Description Srihari Vijayaraghavan 2007-07-31 01:23:14 UTC

Description of problem:
After the recent updates of libvirt, libvirt-python & python-virtinst, Virtual
Machine Manager is unable to start any of the guest images, failing with error
message:
virDomainCreate() failed Failed to add tap interface 'vnet48' to bridge 'vnet0'
: Operation not supported

Details:
Unable to start virtual machine '<class 'libvirt.libvirtError'>
virDomainCreate() failed Failed to add tap interface 'vnet48' to bridge 'vnet0'
: Operation not supported
Traceback (most recent call last):
  File "/usr/share/virt-manager/virtManager/console.py", line 348, in control_vm_run
    self.vm.startup()
  File "/usr/share/virt-manager/virtManager/domain.py", line 361, in startup
    self.vm.create()
  File "/usr/lib64/python2.5/site-packages/libvirt.py", line 228, in create
    if ret == -1: raise libvirtError ('virDomainCreate() failed', dom=self)
libvirtError: virDomainCreate() failed Failed to add tap interface 'vnet48' to
bridge 'vnet0' : Operation not supported
'

Version-Release number of selected component (if applicable):
libvirt.x86_64 0.3.1-2.fc7
libvirt-python.x86_64 0.3.1-2.fc7
python-virtinst.noarch 0.200.0-2.fc7

How reproducible:
Always

Steps to Reproduce:
1. Start Virtual Machine Manager
2. Try starting a guest (in my case it's a KVM/Qemu fully virtualised Linux i686
image under x86-64 host)
3. Observe it fails with the above error message
  
Actual results:
Guest image doesn't run.

Expected results:
Guest image to start & run successfully.

Additional info:
I think the vnet* interfaces aren't getting created. I observe no vnet0 (for
virtual network 1, vnet1 for virtual network etc.) created when
/etc/init.d/libvirtd is started. I've observed in the past libvirtd creating the
vnet* interfaces. There's some regression introduced in libvirtd after today's
updates is the reason behind the failure, I suspect.

Thanks

Comment 1 Daniel Veillard 2007-07-31 08:26:56 UTC

Were you running libvirt 0.3.0 before or did you upgraded directly from
0.2.3 ? Can you make sure the libvirt daemon get properly restarted (you
may need to kill an old libvirt_qemu one).
Can you also provide the version of qemu, kernel to be sure we have a 
matching environment, and attach an XML description for the guest failing
to start (use virsh dumpxml guestname).

  thanks !

Daniel

Comment 2 Srihari Vijayaraghavan 2007-07-31 08:56:34 UTC

Upgraded from libvirt 0.3.0 to this newer version. (I regularly run "yum update"
every few days)

Made sure after /etc/init.d/libvirtd stop, there were no "libvirtd --daemon"
process.

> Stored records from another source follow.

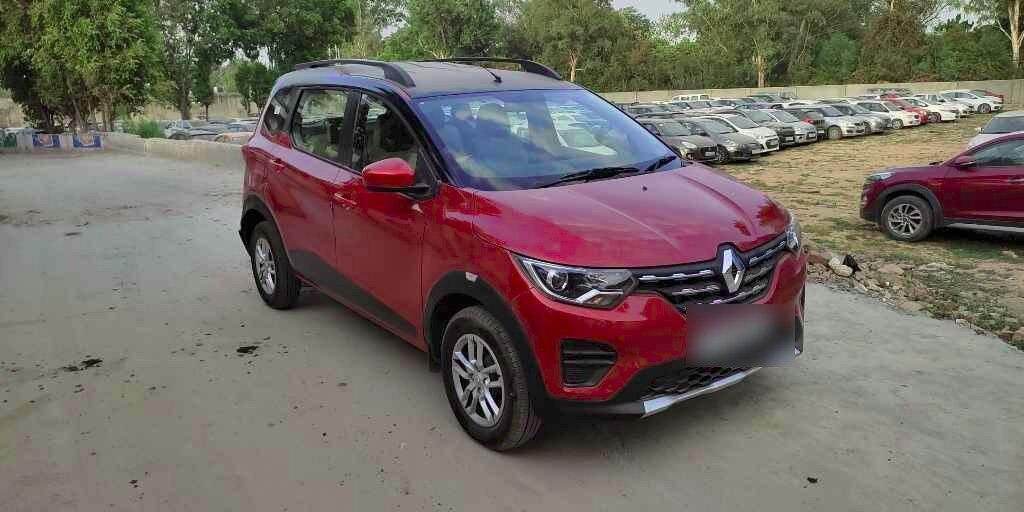 Renault Triber Rxt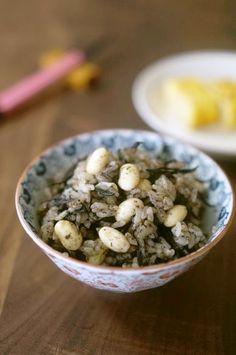 ひじきとお豆の黒ごはん 黒パワーみなぎる滋養ごはん 練りごまのコクに甘い蒸し大豆がポイント 女性に嬉しい栄養もたっぷりです (*´∀`*) うさぎのシーマ 材料 (1.5合分) 米 1.5合 乾燥ひじき 大さじ1強(5g) 蒸し大豆又は水煮大豆 100g ◎黒練りごま 小さじ2 ◎醤油 大さじ1.5 ◎酒 大さじ1.5 ◎みりん 大さじ1/2 ◎顆粒だしの素 小さじ1 水 330ml 作り方 1 ・米は洗い、ザルに上げて水気を切っておく ・ひじきは水で戻してザルに上げ水気をしっかりと切る 2 炊飯器の内釜に米と◎を全て加え、水を注いでざっと混ぜ ひじきをのせて炊飯する (我が家は炊き込みモードを使用) 3 炊きあがりに大豆を入れ、10分蒸らす 4 しゃもじでさっくりと返し、茶碗によそう コツ・ポイント ・大豆は炊きあがり後に加えて蒸らし食感も楽しみます。蒸し大豆がベターですが、水煮でもOK! ・練り胡麻は油分を含むので入れ過ぎると味がくどくなります。増やしても大さじ1程度までが良いと思います ・白練り胡麻を使うと優しい色合いに♬ レシピの生い立ち お豆にひじき、胡麻が大好き♥…
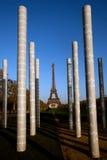 埃佛尔铁塔和和平纪念碑柱子 库存图片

Didn't help though.

# uname -a
Linux desktop 2.6.22.1-33.fc7 #1 SMP Mon Jul 23 16:59:15 EDT 2007 x86_64 x86_64
x86_64 GNU/Linux

# rpm -qa|egrep 'kernel|qemu|kvm'
kernel-2.6.22.1-33.fc7
kvm-24-1
qemu-0.9.0-2.fc7

The virsh tool fails with error messages:
# virsh dumpxml fedora7
error: failed to connect to the hypervisor
error: no valid connection

(I've never used virsh before, so I don't know whether it's a new regression.)

Thanks

Comment 3 Daniel Veillard 2007-07-31 09:16:17 UTC

virsh is the command associated to libvirt. When using QEmu you need to
pass an option, as root run by default it tries to use Xen:

virsh -c qemu://system/ dumpxml 

Daniel

Comment 4 Srihari Vijayaraghavan 2007-07-31 09:30:25 UTC

(Sorry mate, still looks like no go)

# virsh -c qemu://system/ dumpxml fedora7
libvir: Remote error : Cannot access CA certificate '/etc/pki/CA/cacert.pem': No
such file or directory (2)
error: failed to connect to the hypervisor
error: no valid connection

I'm very happy to provide various xml configuration files for inspection, if
needed (the whole /etc/libvirt/ if needed)

Thanks

Comment 5 Srihari Vijayaraghavan 2007-07-31 09:59:51 UTC

Actually, I managed to work out how to use virsh:
Here's the impacted system:
# virsh -c qemu:///system
virsh # dumpxml fedora1
<domain type='kvm'>
  <name>fedora1</name>
  <uuid>772e1c9c-aab9-1e65-e69f-0272445f5b0e</uuid>
  <memory>262144</memory>
  <currentMemory>262144</currentMemory>
  <vcpu>1</vcpu>
  <os>
    <type>hvm</type>
    <boot dev='hd'/>
  </os>
  <features>
    <acpi/>
  </features>
  <clock offset='utc'/>
  <on_poweroff>destroy</on_poweroff>
  <on_reboot>restart</on_reboot>
  <on_crash>destroy</on_crash>
  <devices>
    <emulator>/usr/bin/qemu-kvm</emulator>
    <disk type='file' device='disk'>
      <source file='/vm/guests/fedora1'/>
      <target dev='hda'/>
    </disk>
    <interface type='network'>
      <mac address='00:16:3e:2b:42:72'/>
      <source network='net1'/>
      <target dev='vnet%d'/>
    </interface>
    <input type='mouse' bus='ps2'/>
    <graphics type='vnc' port='-1' listen='127.0.0.1'/>
  </devices>
</domain>

Thanks

Comment 6 Daniel Veillard 2007-07-31 10:35:15 UTC

hum, <target dev='vnet%d'/> the %d looks suspicious to me.
Can you try to chnage this to a constant value ?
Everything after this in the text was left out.